*TO BE DONE*
Rewrite the entries from the line containing "From the camera, what" through the last entry, inclusive, replacing "camera" with "observer" and leaving everything else unchanged.

*RECORDS FOR THE EXERCISE*
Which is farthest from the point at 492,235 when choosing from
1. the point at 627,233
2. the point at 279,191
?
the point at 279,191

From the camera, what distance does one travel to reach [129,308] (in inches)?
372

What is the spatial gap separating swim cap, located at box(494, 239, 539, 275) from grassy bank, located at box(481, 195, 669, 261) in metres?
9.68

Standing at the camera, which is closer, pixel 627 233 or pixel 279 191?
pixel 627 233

*CORRECT RESULT*
From the observer, what distance does one travel to reach [129,308] (in inches)?
372

What is the spatial gap separating swim cap, located at box(494, 239, 539, 275) from grassy bank, located at box(481, 195, 669, 261) in metres?
9.68

Standing at the observer, which is closer, pixel 627 233 or pixel 279 191?
pixel 627 233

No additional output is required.